Ocean acidity data affirms predictions of changes to El Nino conditions

Score one for a key climate change prediction.

A multi-institutional research team led by Yale and the University of St. Andrews has confirmed a major finding of climate models regarding changes that may occur to Pacific Ocean currents—including those that drive El Niño events—with just a few degrees of global warming.

El Niño affects weather, food security, economic productivity, and public safety for much of the planet. But there is ongoing debate as to how well climate models can replicate and predict past and future climate conditions in the tropics.

The new findings, published in the journal Nature, reflect the increased potential of climate models for predicting complex environmental dynamics. The findings also establish ocean acidity as an essential variable in climate modeling.

"Accurately capturing ocean dynamics in the equatorial Pacific in global climate models is crucial for predicting regional climate in the warmer decades to come," said lead author Madison Shankle, a former Yale researcher who is now at the University of St. Andrews in Scotland.

Over the past decade, Alexey Fedorov, a professor of ocean and atmospheric sciences in Yale's Faculty of Arts and Sciences (FAS), has conducted groundbreaking research on ocean dynamics around the world, including El Niño events—the warm phase of the El Niño Southern Oscillation that features unusually warm water in the Pacific. Fedorov and his research group conducted climate model simulations that look at ocean temperature proxies of the distant past, when global temperatures were several degrees warmer, as well as the present, to predict what might happen in a future, warmer world.

But over the years, some of Fedorov's Yale colleagues—including climate scientists Pincelli Hull, Noah Planavsky, and the late Mark Pagani—wondered how consistent different ancient temperature data are and whether climate model simulations were accurately capturing the past climate state.

"We decided to test model predictions of major changes to the winds and currents driving El Niño by measuring something else, rather than temperature," said Hull, assistant professor of Earth and Planetary Sciences in FAS and principal investigator for the new study. "We measured ocean acidity instead."

Ocean acidity describes the amount of pH in Earth's oceans, based primarily on the amount of carbon dioxide that oceans absorb from the atmosphere. As carbon dioxide in the ocean increases, pH decreases.

A team led by Shankle, Hull, Planavsky, and Fedorov, as well as researchers from George Mason University, the University of California-Riverside, the Geophysical Fluid Dynamics Laboratory, the University of St Andrews, and Queen Mary University of London, used boron isotopes to infer ancient ocean acidity.

The researchers focused on the equatorial Pacific during the Pliocene Epoch, 2.6 to 5.3 million years ago. The Pliocene was a warm period of Earth's past that climate scientists often use as an analogue for today's warming planet.

The researchers discovered three things.

First, they found a much more acidic eastern equatorial Pacific during the Pliocene, compared to today.

Second, the new results matched climate model predictions from co-author Natalie Burls, a former Yale researcher who is now at George Mason University—due to a water circulation system in the Pacific that acted like a conveyor belt, bringing up to the surface deeper, older, more acidic water.

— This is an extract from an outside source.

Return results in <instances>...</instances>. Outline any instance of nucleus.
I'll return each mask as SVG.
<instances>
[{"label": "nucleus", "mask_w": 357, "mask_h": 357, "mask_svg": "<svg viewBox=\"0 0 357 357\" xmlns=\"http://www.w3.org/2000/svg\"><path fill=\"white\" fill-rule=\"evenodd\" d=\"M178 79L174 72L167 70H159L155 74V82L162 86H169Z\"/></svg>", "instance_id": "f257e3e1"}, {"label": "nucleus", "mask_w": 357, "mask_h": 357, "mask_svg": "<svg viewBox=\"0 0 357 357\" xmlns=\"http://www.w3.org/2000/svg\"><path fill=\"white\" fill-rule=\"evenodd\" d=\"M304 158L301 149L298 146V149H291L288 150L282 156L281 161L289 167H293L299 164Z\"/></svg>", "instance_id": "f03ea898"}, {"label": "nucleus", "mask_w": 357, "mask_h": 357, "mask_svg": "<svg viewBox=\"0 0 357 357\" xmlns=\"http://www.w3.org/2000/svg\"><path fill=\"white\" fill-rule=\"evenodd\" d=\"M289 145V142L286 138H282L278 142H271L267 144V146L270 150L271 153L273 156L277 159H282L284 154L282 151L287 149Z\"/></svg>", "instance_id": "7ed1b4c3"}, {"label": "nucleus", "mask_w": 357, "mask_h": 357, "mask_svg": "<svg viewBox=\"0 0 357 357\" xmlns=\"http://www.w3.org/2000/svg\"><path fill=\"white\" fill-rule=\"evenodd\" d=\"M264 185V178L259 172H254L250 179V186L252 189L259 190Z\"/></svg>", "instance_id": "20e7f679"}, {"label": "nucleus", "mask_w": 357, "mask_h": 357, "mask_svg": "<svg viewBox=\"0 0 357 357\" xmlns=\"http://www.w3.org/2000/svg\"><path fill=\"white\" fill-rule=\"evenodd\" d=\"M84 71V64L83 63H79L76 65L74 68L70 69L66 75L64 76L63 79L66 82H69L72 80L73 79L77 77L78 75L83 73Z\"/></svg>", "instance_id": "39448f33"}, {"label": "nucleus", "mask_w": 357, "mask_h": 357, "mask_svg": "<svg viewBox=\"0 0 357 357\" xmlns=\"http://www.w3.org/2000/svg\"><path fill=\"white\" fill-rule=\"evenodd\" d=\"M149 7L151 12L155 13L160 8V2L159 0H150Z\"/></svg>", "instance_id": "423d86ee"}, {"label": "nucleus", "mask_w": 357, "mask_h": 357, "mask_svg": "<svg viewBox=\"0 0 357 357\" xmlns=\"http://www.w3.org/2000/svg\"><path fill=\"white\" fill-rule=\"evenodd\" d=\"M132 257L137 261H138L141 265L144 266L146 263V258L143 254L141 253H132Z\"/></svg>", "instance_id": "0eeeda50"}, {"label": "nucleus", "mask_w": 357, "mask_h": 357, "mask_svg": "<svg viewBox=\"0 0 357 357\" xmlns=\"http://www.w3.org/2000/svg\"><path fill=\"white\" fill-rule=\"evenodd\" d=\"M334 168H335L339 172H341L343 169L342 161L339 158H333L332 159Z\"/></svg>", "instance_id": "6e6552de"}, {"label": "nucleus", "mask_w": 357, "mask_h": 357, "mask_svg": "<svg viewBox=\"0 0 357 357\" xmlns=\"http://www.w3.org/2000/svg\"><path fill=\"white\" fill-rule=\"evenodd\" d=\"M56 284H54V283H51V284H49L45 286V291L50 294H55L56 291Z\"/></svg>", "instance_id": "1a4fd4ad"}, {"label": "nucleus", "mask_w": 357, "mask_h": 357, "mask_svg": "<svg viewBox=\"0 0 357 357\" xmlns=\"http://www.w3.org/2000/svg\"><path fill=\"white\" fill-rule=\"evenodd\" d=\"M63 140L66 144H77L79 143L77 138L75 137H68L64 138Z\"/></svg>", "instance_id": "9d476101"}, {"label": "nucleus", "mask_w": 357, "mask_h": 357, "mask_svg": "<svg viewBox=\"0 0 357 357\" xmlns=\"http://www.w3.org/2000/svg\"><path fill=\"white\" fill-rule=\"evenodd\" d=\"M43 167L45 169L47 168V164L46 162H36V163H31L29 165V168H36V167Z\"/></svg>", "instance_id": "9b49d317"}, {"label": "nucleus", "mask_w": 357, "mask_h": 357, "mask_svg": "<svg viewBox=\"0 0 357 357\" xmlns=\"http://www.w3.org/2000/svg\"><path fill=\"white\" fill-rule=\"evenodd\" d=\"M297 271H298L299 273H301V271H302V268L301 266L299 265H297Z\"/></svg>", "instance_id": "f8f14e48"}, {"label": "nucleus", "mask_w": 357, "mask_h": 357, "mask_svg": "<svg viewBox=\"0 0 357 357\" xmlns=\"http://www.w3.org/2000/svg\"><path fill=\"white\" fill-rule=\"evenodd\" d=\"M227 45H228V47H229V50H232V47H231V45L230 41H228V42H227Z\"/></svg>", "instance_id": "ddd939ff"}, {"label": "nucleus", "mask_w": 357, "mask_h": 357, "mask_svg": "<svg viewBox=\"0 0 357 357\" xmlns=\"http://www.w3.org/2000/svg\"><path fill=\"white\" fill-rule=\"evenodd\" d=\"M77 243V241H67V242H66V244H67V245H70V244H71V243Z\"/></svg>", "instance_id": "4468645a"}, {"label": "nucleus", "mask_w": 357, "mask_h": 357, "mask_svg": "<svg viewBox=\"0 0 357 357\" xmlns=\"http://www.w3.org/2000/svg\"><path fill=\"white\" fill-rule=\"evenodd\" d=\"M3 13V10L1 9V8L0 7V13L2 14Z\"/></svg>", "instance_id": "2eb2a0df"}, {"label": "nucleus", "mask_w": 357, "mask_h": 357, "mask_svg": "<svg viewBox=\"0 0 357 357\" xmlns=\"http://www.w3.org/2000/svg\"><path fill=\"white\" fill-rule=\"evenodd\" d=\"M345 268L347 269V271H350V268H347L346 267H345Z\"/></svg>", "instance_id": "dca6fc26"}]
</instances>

"Rather than being a few decades old as is found today, the upwelled water in the warm Pliocene travels thousands of miles from the North Pacific at depths of about 1,000 meters before finally upwelling in the eastern equatorial Pacific, making the water on the order of hundreds of years old," Shankle said.

Third, the researchers found that the delivery of this older, acidic water required an "overturning circulation"—the ocean conveyor belt—that had previously been predicted by Burls and Fedorov.

"It was this remarkable confirmation of Natalie and Alexey's model," Hull said. "It means our current set of climate models are working pretty well. It gives us more confidence in the ability of models to predict large, regional changes in ocean and climate dynamics that really matter."

The new information also suggests that ocean acidity can be a key measurement as climate models attempt to make projections for warmer conditions than those found today.

"This is a powerful way to test models and ideas about how the climate system works that is beyond our current technological capacity to assess on the basis of past temperature proxy estimates alone," said Planavsky, an associate professor of Earth and Planetary Sciences in FAS.